Alexandre Kassin empurrava um carrinho de bebê pelas ruas do Rio de Janeiro quando deu de frente com um bloco de carnaval. Cantavam, naquele embolado a-la-la-ô carnavalesco, os versos de Calça de Ginástica, canção jocosa e delirante do disco de estreia solo do produtor, lançado seis anos antes daquele carnaval de 2017, chamado Sonhando Devagar.
“Eles, é claro, não sabiam que eu estava ouvindo”, diz o produtor carioca sobre a história. “Mas é muito louco pensar que essa música chegou, tantos anos depois, num bloco de carnaval.”
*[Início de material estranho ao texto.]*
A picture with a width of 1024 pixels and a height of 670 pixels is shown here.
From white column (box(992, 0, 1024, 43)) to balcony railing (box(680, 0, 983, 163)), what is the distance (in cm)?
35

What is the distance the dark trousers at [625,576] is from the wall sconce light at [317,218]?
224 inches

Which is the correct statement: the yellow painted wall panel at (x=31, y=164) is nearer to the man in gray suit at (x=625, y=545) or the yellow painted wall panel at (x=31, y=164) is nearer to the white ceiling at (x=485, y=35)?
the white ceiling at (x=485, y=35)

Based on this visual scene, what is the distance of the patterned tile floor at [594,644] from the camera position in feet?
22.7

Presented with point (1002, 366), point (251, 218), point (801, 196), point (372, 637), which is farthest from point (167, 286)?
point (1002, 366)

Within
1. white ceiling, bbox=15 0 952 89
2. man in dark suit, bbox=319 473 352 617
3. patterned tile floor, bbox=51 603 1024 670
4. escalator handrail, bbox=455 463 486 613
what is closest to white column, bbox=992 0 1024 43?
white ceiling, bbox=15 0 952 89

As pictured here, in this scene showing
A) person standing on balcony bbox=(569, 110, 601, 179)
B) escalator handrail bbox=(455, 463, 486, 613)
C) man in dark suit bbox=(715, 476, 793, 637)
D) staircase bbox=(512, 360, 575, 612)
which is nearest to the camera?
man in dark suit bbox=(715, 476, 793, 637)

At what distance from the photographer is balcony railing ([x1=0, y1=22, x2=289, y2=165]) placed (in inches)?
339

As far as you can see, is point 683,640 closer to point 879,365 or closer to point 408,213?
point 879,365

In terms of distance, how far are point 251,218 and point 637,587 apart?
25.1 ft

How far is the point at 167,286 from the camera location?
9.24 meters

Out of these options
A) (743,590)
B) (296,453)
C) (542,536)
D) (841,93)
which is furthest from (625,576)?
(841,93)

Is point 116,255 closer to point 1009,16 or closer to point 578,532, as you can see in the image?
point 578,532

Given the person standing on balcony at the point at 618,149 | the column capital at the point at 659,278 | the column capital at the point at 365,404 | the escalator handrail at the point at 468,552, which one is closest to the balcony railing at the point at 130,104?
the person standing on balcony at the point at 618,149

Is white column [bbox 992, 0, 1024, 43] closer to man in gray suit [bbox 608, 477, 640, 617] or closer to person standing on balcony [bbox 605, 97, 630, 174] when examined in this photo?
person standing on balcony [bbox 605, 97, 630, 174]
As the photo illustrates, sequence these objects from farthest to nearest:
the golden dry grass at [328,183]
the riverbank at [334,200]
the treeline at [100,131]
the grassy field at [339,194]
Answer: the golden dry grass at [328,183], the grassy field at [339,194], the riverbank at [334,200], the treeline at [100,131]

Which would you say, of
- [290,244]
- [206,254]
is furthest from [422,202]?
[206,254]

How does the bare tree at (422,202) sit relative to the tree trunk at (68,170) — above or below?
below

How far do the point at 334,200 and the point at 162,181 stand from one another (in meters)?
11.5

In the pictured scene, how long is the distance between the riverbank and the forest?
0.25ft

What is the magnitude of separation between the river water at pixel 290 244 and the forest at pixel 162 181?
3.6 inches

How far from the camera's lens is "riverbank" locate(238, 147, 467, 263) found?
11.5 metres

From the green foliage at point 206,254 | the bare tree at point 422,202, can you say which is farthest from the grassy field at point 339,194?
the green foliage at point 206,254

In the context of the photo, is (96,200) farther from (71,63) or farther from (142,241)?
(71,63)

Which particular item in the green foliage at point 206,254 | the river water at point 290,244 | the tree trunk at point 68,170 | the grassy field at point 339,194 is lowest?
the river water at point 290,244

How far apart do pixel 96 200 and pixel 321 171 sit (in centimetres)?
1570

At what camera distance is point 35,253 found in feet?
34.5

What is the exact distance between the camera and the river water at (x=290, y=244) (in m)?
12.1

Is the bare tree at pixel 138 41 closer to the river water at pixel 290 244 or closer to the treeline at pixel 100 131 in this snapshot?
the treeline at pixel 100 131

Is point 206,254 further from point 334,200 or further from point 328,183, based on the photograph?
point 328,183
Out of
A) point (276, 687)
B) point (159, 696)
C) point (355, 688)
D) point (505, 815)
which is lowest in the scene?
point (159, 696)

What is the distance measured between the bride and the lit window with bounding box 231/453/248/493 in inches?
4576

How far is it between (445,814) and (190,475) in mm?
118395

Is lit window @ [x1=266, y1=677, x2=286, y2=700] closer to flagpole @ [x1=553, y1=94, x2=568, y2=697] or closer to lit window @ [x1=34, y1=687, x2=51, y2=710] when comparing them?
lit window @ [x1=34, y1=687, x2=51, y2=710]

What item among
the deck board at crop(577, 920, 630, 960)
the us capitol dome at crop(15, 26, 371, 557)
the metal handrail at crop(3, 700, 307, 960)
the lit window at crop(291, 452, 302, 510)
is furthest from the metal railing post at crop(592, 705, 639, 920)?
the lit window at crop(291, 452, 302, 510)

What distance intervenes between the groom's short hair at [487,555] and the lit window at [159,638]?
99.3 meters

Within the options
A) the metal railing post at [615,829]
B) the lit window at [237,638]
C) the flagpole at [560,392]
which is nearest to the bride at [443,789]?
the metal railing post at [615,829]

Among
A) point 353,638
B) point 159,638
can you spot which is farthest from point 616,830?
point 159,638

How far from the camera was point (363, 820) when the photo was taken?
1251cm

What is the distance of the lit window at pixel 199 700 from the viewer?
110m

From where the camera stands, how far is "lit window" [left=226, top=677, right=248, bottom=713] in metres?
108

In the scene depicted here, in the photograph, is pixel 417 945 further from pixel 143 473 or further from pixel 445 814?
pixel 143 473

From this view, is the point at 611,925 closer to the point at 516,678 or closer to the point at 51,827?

Sonhando Devagar não era, é claro, o primeiro trabalho como artista de um dos principais e mais requisitados produtores do País, fosse no pop ou no indie – na época do lançamento, ele havia enfileirado trabalhos com gente que ia de Los Hermanos a Vanessa da Mata –, mas soava estreia. Diferentemente dos outros projetos, Kassin assinava o álbum sozinho. Sua trajetória incluía a responsabilidade de ter influenciado a cena indie carioca – os Hermanos, inclusive – com o grupo Acabou La Tequila, o projeto +2 (ao lado de Domenico Lancelotti e Moreno Veloso) e a big band Orquestra Imperial.
De tal maneira, é injusto dizer que “após um hiato de sete anos, Kassin lança novo disco”. Porque Relax, o segundo disco solo dele, lançado no Brasil pelo selo carioca LAB 344, chega depois de álbuns com a banda instrumental Cometa e com o duo polonês Mitch & Mitch.
Isso além dos trabalhos como produtor, já que assinou discos e trabalhos de outros nomões de respeito, como Erasmo Carlos e Gal Costa.
Talvez o tempo entre os discos só seja responsável, mesmo, pela maturidade da ideia da estética de Relax, bastante distante da lisergia onírica de Sonhando Devagar, no qual com um humor de Kassin, surrealista, pintava quadros estranhos, como se fosse um Salvador Dalí, com imagens que escorregam pela tela, parecem reais, ao mesmo tempo que distorcem a noção do que é a realidade.
Relax, por sua vez, é o oposto do sonho. É outro momento, embora dialogue com Sonhando Devagar. Para Kassin, o segundo álbum dele é sobre estar acordado. Uma curiosidade: o disco que por muito tempo se chamou “enquanto você dormia”, verso tirado de uma das canções do disco – chamada Sua Sugestão, a sétima do álbum –, mas o nome foi descartado depois que ele descobriu ser também o título de uma comédia romântica protagonizada por Sandra Bullock de 1995. A coincidência combinaria com o humor autoirônico, mas Kassin preferiu seguir “relax”.
“Foram discos criados para que se comunicassem”, explica Kassin. “E não sei se eu consegui, mas uma coisa que eu tentei fazer com esse álbum foi que ele tivesse a ideia oposta ao anterior. O primeiro tem esse ambiente mais onírico e psicodélico, então quis (em Relax) apresentar um humor diferente, nas letras. Queria tocar em certos assuntos delicados, mas de uma forma mais leve.”
Para Kassin, Relax é um disco, mas também uma forma de levar a vida. “Existem maneiras de lidar com tudo”, ele explica. “Acho que você pode tocar em qualquer assunto de maneira leve. Para mim, esse era o cerne do que deveria ser o disco.”
Assim, Kassin canta as tristezas mais doloridas, desencanto político, separações e saudade, tão reais e do mundo físico, como se estivesse numa discoteca dos anos 1980, com muito soul e canções de baile. A roupagem dessas 12 canções – 10 delas escritas por Kassin – bebe diretamente da fonte sonora jorrada por Hyldon, por exemplo, a quem o músico homenageia ao regravar Estrada Errada, com a participação do próprio soulman.
O disco, saído no Japão em meados de 2017 e recentemente lançado no Brasil, nasce de um período sombrio pelo qual Kassin viveu. Separou-se, viu as duas filhas com a ex-esposa se mudarem para o Japão, perdeu amigos da música (Nelson Jacobina, em 2012, e Wilson das Neves, no ano passado).
O mundo real, físico, do sentir, está escancarado em Relax. Por isso, a capa do álbum é também mais “carne e osso”: no clique de Fabio Audi, o músico tem o rosto coberto por granulado colorido. “O granulado prateado derretia, foi uma sujeira”, ele comenta, rindo. É real, sim, mas do jeito Kassin de ser.